(What you should do): Copy the data that follows exactly. Include no pictures.

(Excerpted records):
+--
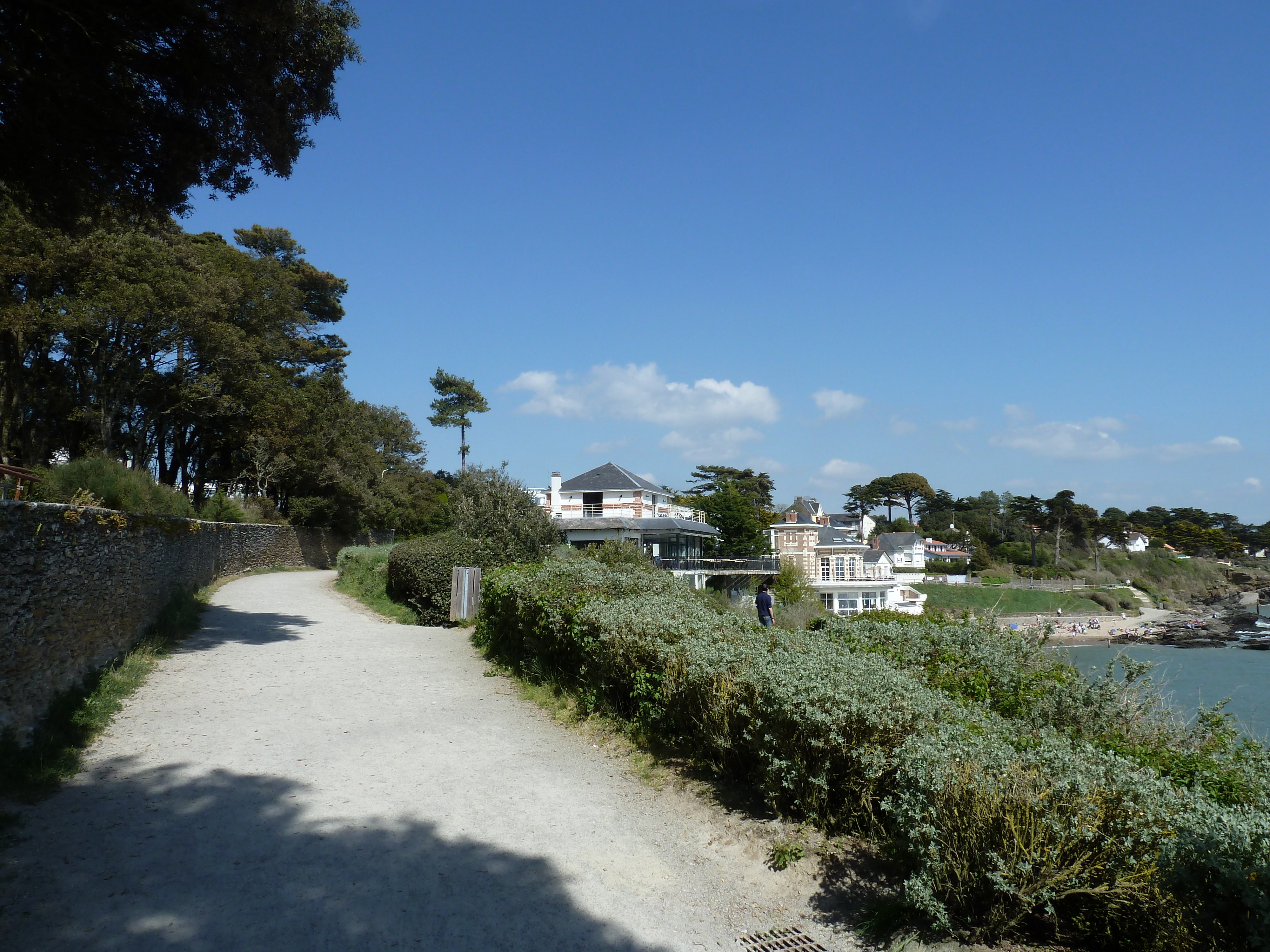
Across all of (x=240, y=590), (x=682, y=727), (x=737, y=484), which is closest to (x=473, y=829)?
(x=682, y=727)

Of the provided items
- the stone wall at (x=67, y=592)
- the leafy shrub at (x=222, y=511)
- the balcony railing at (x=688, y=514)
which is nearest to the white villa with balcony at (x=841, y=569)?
the balcony railing at (x=688, y=514)

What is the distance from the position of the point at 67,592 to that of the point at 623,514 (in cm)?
4040

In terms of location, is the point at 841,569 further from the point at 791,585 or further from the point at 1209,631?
the point at 1209,631

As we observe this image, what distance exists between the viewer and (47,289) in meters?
22.4

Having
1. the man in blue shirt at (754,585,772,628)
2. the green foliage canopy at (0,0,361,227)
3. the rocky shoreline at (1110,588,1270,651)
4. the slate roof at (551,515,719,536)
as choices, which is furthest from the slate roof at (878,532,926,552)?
the green foliage canopy at (0,0,361,227)

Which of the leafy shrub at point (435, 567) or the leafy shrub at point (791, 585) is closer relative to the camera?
the leafy shrub at point (435, 567)

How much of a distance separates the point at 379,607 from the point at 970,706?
1708cm

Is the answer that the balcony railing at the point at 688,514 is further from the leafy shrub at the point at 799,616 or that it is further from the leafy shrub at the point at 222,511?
the leafy shrub at the point at 222,511

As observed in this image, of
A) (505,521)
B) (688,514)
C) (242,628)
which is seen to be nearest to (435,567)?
(505,521)

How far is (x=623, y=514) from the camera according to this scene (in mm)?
47781

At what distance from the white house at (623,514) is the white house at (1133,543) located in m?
74.3

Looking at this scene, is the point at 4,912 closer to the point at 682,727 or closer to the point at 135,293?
the point at 682,727

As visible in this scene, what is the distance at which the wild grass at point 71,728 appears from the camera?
5.44m

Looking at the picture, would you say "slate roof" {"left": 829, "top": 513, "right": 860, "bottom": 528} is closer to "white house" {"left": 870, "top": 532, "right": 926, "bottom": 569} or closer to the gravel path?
"white house" {"left": 870, "top": 532, "right": 926, "bottom": 569}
+--
(Written solution):
Across all of (x=240, y=590), (x=682, y=727), (x=737, y=484), which is closest to (x=473, y=829)?
(x=682, y=727)

Of the provided items
- the stone wall at (x=67, y=592)
- the leafy shrub at (x=222, y=511)
- the balcony railing at (x=688, y=514)
which is nearest to the white villa with balcony at (x=841, y=569)?
the balcony railing at (x=688, y=514)

What is the distance from the position of the point at 67,592 to that of the point at 623,514 (in cm)?
4040

In terms of location, is the point at 841,569 further from the point at 791,585 or further from the point at 1209,631?
the point at 1209,631

As we observe this image, what distance exists between the viewer and (47,289) in meters?
22.4

Having
1. the man in blue shirt at (754,585,772,628)
2. the green foliage canopy at (0,0,361,227)
3. the rocky shoreline at (1110,588,1270,651)
4. the slate roof at (551,515,719,536)
as choices, which is furthest from the slate roof at (878,532,926,552)?
the green foliage canopy at (0,0,361,227)

Which of the leafy shrub at point (435, 567) or the leafy shrub at point (791, 585) is closer relative to the camera?
the leafy shrub at point (435, 567)

How much of a distance separates the point at 379,607 from the point at 970,706?
1708cm

Is the answer that the balcony railing at the point at 688,514 is further from the leafy shrub at the point at 799,616 or that it is further from the leafy shrub at the point at 222,511?
the leafy shrub at the point at 222,511

As observed in this image, of
A) (505,521)
B) (688,514)
C) (242,628)
which is seen to be nearest to (435,567)?
(505,521)

How far is (x=623, y=514) from the camera according to this scene (in mm)?
47781

At what distance from the white house at (623,514) is the white house at (1133,543) located in m?
74.3

Looking at this scene, is the point at 4,912 closer to the point at 682,727 or closer to the point at 135,293?
the point at 682,727

As visible in this scene, what is the distance at which the wild grass at point 71,728 appears from the camera?
5.44m

Looking at the picture, would you say "slate roof" {"left": 829, "top": 513, "right": 860, "bottom": 528} is closer to "white house" {"left": 870, "top": 532, "right": 926, "bottom": 569} or closer to the gravel path?
"white house" {"left": 870, "top": 532, "right": 926, "bottom": 569}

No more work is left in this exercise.